Ending Ad Fraud: A Distributed and Punitive Approach

Over the past 20 years of digital advertising, we have seen a drumbeat of news stories about fraud. Often, these stories include some terrifying sum of advertising money that is being wasted buying fraudulent traffic. These stories are often seeded by an anti-fraud vendor or their proxy, who stand to benefit directly if the market adopts their technology to prevent all of this fraud. At the same time, brands and agencies have developed a Pavlovian response: when an article comes out about fraud or brand safety, they shift spend away from the risky world of digital advertising and back to legacy channels like television and radio. We need to stop ringing the fraud bell and convince brands that digital advertising is safe and effective. And to do that, we must eliminate the conditions that make fraud possible and profitable.

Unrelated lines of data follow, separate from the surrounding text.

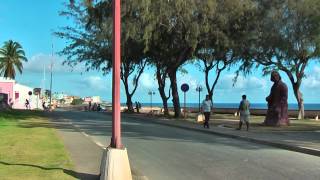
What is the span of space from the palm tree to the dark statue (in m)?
83.4

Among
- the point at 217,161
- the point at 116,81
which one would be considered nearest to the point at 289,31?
the point at 217,161

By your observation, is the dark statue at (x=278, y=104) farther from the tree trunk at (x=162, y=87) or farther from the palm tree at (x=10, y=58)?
the palm tree at (x=10, y=58)

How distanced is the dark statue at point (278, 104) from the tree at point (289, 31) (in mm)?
8674

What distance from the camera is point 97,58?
216 ft

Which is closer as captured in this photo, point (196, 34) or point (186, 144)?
point (186, 144)

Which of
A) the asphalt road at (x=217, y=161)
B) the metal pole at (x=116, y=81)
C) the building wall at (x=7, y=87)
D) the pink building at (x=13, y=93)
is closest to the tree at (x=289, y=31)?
the asphalt road at (x=217, y=161)

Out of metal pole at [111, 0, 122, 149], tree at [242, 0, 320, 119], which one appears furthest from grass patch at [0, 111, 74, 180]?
tree at [242, 0, 320, 119]

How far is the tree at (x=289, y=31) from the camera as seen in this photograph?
42719mm

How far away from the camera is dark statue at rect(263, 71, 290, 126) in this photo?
34.4 m

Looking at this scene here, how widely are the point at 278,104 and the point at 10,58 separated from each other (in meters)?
85.9

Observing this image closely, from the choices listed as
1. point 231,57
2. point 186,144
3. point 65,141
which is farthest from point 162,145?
point 231,57

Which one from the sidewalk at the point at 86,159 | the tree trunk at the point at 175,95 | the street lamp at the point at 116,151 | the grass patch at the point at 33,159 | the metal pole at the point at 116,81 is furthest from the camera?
the tree trunk at the point at 175,95

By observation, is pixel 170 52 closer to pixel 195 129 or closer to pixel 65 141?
pixel 195 129

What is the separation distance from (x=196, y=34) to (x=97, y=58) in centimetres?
2551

The Perverse Incentive Driving Ad Fraud

Almost all internet businesses buy traffic - whether from search engines or social networks or content marketing services. Paying to get visitors to your website makes sense; it's how search engines print money. If you can convert those visitors into subscribers or paying customers, great.

A more challenging traffic acquisition model is when your revenue model is based on advertising - in other words, when you're a publisher. If you pay $0.10 for a click, you need to serve 20 ads to the visitor to break even (assuming a $5.00 CPM, or cost per thousand ads). If the cost of traffic acquisition is less than the ad revenue you get for a visit to the site, it's a profitable business model. If you want to make more money, you have two choices: you can pay less for traffic or you can generate more revenue from each visit. The latter is pretty hard to do; you have to get more ads on a page or get users to visit more pages or get agencies to pay more for ads. So, why not find ways to buy cheaper clicks? This is the perverse incentive at the heart of the fraud problem in advertising. Since there's a strong incentive for publishers to buy cheap traffic, there's a significant market for bad actors to generate traffic and sell it to them - as long as they can avoid detection.

When a bad actor wants to make a bunch of money, they generate traffic and sell it to a publisher, creating ad impressions that flow through the digital advertising ecosystem, eventually soaking up money from well-meaning marketers. Traffic that looks human and gets past detection systems will drive revenue for the publisher and the bad actor. This is a fundamental failure of the supply chain.

To eliminate fraud, we have to change the incentives that align the publisher with the bad actors. If basic economics tell us that publishers make more money by gaming the system, why wouldn't they try? I believe the only way to end fraud outright is to make it punitively expensive to get caught. The first step is to start detecting fraudulent traffic.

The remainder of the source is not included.